GIVEN RECORDS:
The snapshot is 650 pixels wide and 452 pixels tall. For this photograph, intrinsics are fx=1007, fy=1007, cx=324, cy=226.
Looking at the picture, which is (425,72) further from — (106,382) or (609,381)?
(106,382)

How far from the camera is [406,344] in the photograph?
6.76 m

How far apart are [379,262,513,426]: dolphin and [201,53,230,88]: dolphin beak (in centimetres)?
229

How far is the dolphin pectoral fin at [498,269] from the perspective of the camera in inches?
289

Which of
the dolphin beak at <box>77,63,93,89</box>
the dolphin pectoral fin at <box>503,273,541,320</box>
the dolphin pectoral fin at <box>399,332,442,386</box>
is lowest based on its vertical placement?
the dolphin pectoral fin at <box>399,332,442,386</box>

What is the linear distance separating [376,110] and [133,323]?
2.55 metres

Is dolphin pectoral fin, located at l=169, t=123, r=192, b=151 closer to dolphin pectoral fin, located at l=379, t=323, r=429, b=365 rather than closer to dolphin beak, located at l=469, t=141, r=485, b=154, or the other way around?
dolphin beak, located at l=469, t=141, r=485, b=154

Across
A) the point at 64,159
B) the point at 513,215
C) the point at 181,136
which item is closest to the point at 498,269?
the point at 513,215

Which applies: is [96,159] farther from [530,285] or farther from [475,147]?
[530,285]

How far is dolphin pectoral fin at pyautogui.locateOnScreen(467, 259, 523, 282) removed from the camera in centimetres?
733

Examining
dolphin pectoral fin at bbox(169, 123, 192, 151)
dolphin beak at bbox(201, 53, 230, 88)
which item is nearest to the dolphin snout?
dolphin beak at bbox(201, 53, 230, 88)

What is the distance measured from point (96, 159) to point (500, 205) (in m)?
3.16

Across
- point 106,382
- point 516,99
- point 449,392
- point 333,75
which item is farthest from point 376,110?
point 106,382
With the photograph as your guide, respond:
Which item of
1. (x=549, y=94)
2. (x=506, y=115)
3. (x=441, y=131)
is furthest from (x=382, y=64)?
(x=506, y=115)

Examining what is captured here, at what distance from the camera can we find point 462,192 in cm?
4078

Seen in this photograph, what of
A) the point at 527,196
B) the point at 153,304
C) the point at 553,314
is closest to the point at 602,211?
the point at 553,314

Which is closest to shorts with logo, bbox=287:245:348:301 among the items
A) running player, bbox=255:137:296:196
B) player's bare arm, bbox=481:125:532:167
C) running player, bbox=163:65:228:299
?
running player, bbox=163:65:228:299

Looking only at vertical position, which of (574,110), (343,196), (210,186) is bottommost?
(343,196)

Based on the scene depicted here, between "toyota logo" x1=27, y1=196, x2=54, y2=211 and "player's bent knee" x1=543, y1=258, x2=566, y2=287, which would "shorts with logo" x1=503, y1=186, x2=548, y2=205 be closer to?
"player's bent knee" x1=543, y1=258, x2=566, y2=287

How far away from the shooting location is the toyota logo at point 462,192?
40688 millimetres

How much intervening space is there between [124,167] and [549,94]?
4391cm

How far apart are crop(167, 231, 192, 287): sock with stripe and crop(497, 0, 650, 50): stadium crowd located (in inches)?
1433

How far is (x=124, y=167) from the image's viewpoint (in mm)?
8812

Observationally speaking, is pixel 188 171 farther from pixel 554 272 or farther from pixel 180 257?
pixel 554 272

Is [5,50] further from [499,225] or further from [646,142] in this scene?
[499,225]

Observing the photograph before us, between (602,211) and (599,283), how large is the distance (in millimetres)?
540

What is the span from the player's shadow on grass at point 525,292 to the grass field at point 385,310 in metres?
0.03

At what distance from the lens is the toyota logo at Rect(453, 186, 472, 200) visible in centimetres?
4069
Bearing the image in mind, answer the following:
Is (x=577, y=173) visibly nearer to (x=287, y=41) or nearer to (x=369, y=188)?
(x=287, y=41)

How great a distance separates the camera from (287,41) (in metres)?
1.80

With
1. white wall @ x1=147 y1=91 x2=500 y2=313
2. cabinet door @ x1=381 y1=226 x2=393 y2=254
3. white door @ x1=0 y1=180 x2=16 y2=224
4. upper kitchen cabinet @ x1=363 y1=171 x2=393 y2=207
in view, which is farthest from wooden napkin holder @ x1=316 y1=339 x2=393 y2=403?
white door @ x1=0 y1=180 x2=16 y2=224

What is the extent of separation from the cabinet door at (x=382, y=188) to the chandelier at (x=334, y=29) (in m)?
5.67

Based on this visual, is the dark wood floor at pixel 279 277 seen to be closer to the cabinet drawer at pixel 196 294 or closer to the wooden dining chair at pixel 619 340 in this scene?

BRIEF: Output the records above in their entirety, exactly.

ANSWER TO THE EXERCISE:
The snapshot is 650 pixels wide and 452 pixels tall. For this photograph, intrinsics are fx=1007, fy=1007, cx=324, cy=226.
Looking at the picture, which is (425,72) further from — (106,382) or (609,381)?
(106,382)

How far from the camera is [406,344] in the photograph?
6.76 m

How far apart are [379,262,513,426]: dolphin and [201,53,230,88]: dolphin beak (in centimetres)?
229

How far is the dolphin pectoral fin at [498,269] from the perspective of the camera in inches?
289

Which of
the dolphin beak at <box>77,63,93,89</box>
the dolphin pectoral fin at <box>503,273,541,320</box>
the dolphin pectoral fin at <box>399,332,442,386</box>
is lowest based on its vertical placement?
the dolphin pectoral fin at <box>399,332,442,386</box>

What is the linear distance separating [376,110] and [133,323]?
2.55 metres

Is dolphin pectoral fin, located at l=169, t=123, r=192, b=151 closer to dolphin pectoral fin, located at l=379, t=323, r=429, b=365 rather than closer to dolphin beak, located at l=469, t=141, r=485, b=154, or the other way around?
dolphin beak, located at l=469, t=141, r=485, b=154

Across
A) the point at 64,159
B) the point at 513,215
C) the point at 181,136
which item is closest to the point at 498,269?
the point at 513,215

Which applies: is [96,159] farther from [530,285] or farther from [475,147]?
[530,285]

How far is dolphin pectoral fin at pyautogui.locateOnScreen(467, 259, 523, 282) removed from the camera in centimetres?
733

Examining
dolphin pectoral fin at bbox(169, 123, 192, 151)
dolphin beak at bbox(201, 53, 230, 88)
which item is nearest to the dolphin snout?
dolphin beak at bbox(201, 53, 230, 88)

What is the distance measured from point (96, 159) to point (500, 205) (in m)?
3.16

Across
- point 106,382
- point 516,99
- point 449,392
- point 333,75
which item is farthest from point 376,110?
point 106,382
With the photograph as your guide, respond:
Which item of
1. (x=549, y=94)
2. (x=506, y=115)
3. (x=441, y=131)
is furthest from (x=382, y=64)?
(x=506, y=115)

Examining what is captured here, at what distance from the camera can we find point 462,192 in cm?
4078

Seen in this photograph, what of
A) the point at 527,196
B) the point at 153,304
C) the point at 553,314
is closest to the point at 602,211?
the point at 553,314

Which is closest to shorts with logo, bbox=287:245:348:301 among the items
A) running player, bbox=255:137:296:196
B) player's bare arm, bbox=481:125:532:167
C) running player, bbox=163:65:228:299
?
running player, bbox=163:65:228:299

Looking only at vertical position, which of (574,110), (343,196), (210,186) is bottommost?
(343,196)

Based on the scene depicted here, between "toyota logo" x1=27, y1=196, x2=54, y2=211 and "player's bent knee" x1=543, y1=258, x2=566, y2=287, which would "shorts with logo" x1=503, y1=186, x2=548, y2=205 be closer to?
"player's bent knee" x1=543, y1=258, x2=566, y2=287

How far away from the shooting location is the toyota logo at point 462,192?
40688 millimetres

How much intervening space is there between [124,167] and [549,94]?
4391cm

How far apart are crop(167, 231, 192, 287): sock with stripe and crop(497, 0, 650, 50): stadium crowd located (in inches)?
1433

How far is (x=124, y=167) from the image's viewpoint (in mm)?
8812

Observationally speaking, is pixel 188 171 farther from pixel 554 272 or farther from pixel 180 257?
pixel 554 272

Is [5,50] further from [499,225] or further from [646,142] in this scene?
[499,225]

Observing the photograph before us, between (602,211) and (599,283), how large is the distance (in millimetres)?
540

What is the span from the player's shadow on grass at point 525,292 to the grass field at point 385,310 in metres?
0.03

At what distance from the lens is the toyota logo at Rect(453, 186, 472, 200) visible in centimetres?
4069
Bearing the image in mind, answer the following:
Is (x=577, y=173) visibly nearer to (x=287, y=41) or nearer to (x=369, y=188)?
(x=287, y=41)

How great a distance separates the camera from (287,41) (in metres)?
1.80

With
1. white wall @ x1=147 y1=91 x2=500 y2=313
2. cabinet door @ x1=381 y1=226 x2=393 y2=254
3. white door @ x1=0 y1=180 x2=16 y2=224
4. upper kitchen cabinet @ x1=363 y1=171 x2=393 y2=207
in view, which is farthest from wooden napkin holder @ x1=316 y1=339 x2=393 y2=403?
white door @ x1=0 y1=180 x2=16 y2=224

What is the extent of separation from the cabinet door at (x=382, y=188) to the chandelier at (x=334, y=29) (in m)?
5.67

Based on this visual, is the dark wood floor at pixel 279 277 seen to be closer to the cabinet drawer at pixel 196 294 or closer to the wooden dining chair at pixel 619 340 in this scene?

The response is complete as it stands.